====== Selected extract
- Origin: Los Angeles, California, U.S.
- Genres: Alternative rock
- Years active: 1992–2000, 2010–present
- Labels: Columbia Records TIC Records
- Members: Michael Duff Toby Scarbrough Trace Ritter
- Past members: Rob Ahlers Orlando Sims
- Website: http://www.chalkfarm.com

= Chalk FarM (band) =

American alternative rock band

Chalk FarM is an alternative rock band from Los Angeles.

==Overview==
===Original years===
The band released two albums in the late 1990s and are best known for their song "Lie On Lie", which was played for a short time on MTV in late 1996 and received radio airplay in the United States nationwide. Despite critical approval and a cult following, their debut album did not sell well, and the band was dropped from major label Columbia Records soon thereafter. The band broke up in 2000.

Among the musicians the group opened for were Joe Walsh and Seal.
Chalk farM also appear as the band playing at the conclusion of the film Coyote Ugly.

===Reunion===
According to Chalk farM's Facebook page, the four original members are back together, playing regularly in the Los Angeles area, and are "recording a new record."
============
====== Recorded data
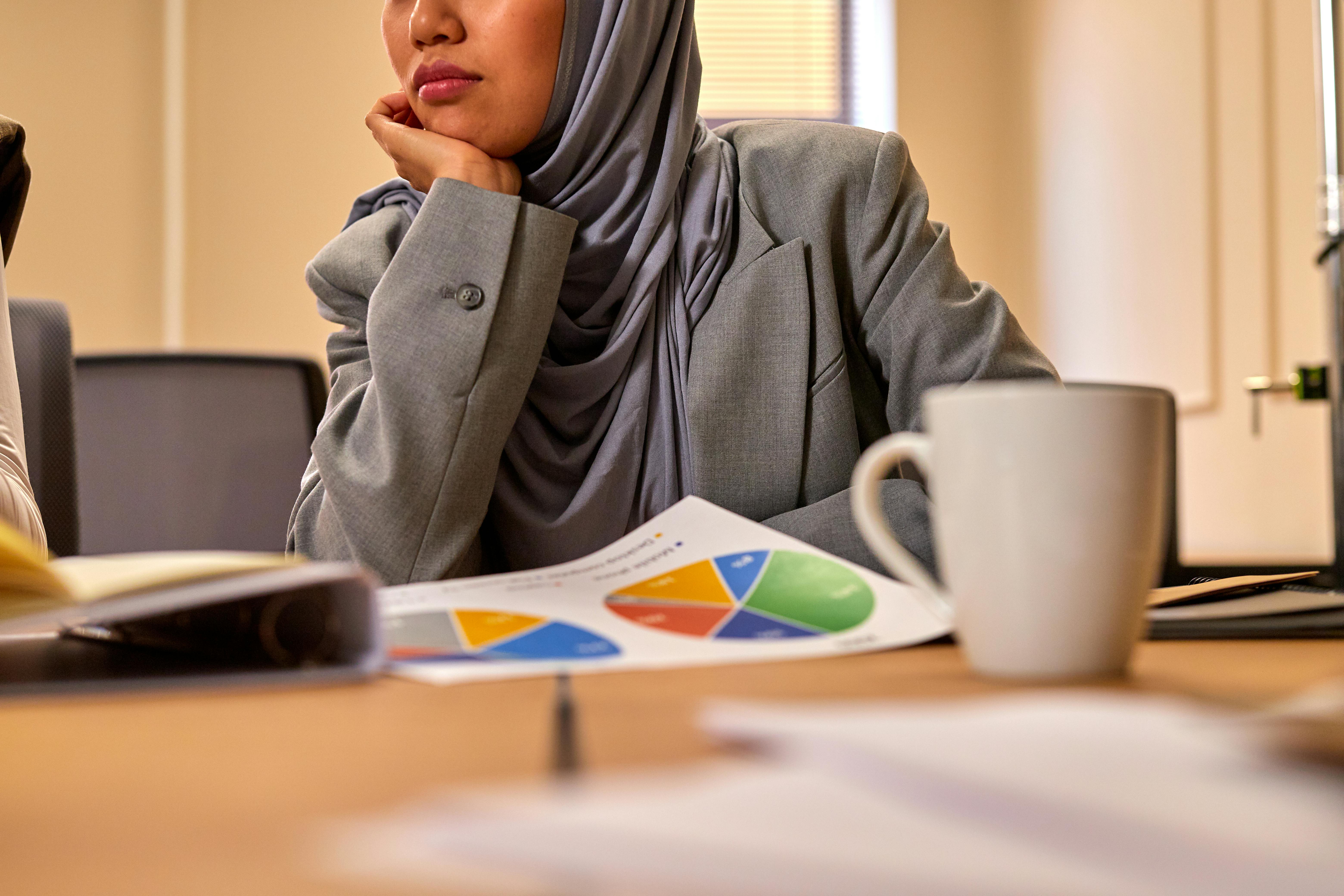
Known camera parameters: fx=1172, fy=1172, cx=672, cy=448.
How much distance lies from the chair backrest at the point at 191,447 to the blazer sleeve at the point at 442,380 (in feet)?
4.04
============
-- Problems and tasks --
1. In the band profile, what happened to the band's debut album despite critical approval and a cult following, and what followed for the band soon after? Answer in one to three sentences.
2. Copy the band profile between "Chalk FarM is" and "Walsh and Seal.", inclusive, switching "Joe Walsh" to "Tom Petty".
The material is not needed for anything here.

-- Completed exercise --
1. The debut album did not sell well. Soon after, the band was dropped from the major label Columbia Records.

2.
Chalk FarM is an alternative rock band from Los Angeles.

==Overview==
===Original years===
The band released two albums in the late 1990s and are best known for their song "Lie On Lie", which was played for a short time on MTV in late 1996 and received radio airplay in the United States nationwide. Despite critical approval and a cult following, their debut album did not sell well, and the band was dropped from major label Columbia Records soon thereafter. The band broke up in 2000.

Among the musicians the group opened for were Tom Petty and Seal.